■ AIM OF THE EXERCISE ■
Put the material into a numbered list, leaving out blank lines. Begin at the line that contains "How should the" and stop after the line that contains "the car windshield at [left=564, top=83, right=589, bottom=95] →".

■ THE DATA ■

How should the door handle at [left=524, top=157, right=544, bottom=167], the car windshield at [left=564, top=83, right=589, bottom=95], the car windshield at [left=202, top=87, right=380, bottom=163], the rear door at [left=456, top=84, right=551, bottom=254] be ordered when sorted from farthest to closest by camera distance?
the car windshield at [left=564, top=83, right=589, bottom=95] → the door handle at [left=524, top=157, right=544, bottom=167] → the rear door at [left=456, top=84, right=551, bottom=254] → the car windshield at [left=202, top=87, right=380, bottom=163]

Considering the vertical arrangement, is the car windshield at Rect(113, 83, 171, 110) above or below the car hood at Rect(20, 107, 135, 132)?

* * *

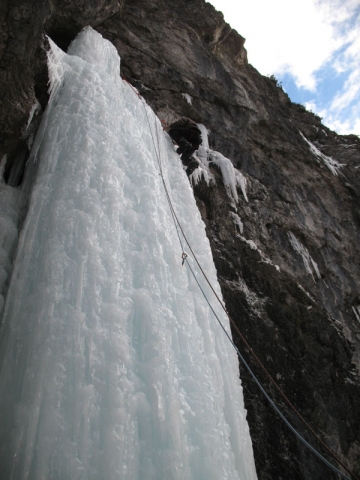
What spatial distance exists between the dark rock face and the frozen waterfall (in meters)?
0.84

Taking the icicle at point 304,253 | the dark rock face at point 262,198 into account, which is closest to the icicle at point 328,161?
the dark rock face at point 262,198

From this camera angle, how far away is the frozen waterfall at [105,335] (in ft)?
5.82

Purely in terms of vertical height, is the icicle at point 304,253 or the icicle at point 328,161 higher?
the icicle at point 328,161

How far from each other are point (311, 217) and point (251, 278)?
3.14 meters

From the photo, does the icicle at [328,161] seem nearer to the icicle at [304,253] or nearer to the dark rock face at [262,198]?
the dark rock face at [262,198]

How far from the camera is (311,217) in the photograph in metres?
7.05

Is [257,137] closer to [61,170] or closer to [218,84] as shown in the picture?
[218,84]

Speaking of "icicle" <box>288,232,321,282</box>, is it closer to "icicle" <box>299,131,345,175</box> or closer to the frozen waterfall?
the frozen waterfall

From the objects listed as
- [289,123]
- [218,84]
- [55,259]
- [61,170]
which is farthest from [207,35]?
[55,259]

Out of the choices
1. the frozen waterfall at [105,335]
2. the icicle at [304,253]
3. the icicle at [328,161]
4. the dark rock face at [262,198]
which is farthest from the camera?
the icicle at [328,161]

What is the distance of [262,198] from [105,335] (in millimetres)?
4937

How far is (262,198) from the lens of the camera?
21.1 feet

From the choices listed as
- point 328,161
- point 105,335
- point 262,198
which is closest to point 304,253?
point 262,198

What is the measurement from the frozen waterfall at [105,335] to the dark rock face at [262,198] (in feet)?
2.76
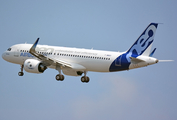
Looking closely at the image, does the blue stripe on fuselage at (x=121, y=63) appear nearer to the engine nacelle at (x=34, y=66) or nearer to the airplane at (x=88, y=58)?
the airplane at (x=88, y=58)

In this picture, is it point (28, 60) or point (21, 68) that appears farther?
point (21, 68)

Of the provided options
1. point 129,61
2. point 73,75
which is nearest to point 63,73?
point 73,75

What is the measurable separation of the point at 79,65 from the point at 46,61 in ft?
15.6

...

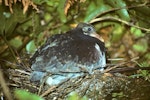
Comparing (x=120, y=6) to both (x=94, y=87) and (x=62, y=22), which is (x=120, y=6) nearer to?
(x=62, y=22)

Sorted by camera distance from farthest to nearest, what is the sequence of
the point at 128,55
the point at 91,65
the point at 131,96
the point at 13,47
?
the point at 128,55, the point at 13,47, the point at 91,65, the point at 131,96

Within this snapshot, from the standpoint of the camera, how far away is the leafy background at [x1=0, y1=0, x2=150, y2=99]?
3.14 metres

■ TASK OUTPUT ■
1. How should the door handle at [left=524, top=157, right=544, bottom=167], the car windshield at [left=564, top=83, right=589, bottom=95], the car windshield at [left=202, top=87, right=380, bottom=163], the rear door at [left=456, top=84, right=551, bottom=254] be ordered when sorted from farthest to closest by camera distance?
2. the car windshield at [left=564, top=83, right=589, bottom=95] → the door handle at [left=524, top=157, right=544, bottom=167] → the rear door at [left=456, top=84, right=551, bottom=254] → the car windshield at [left=202, top=87, right=380, bottom=163]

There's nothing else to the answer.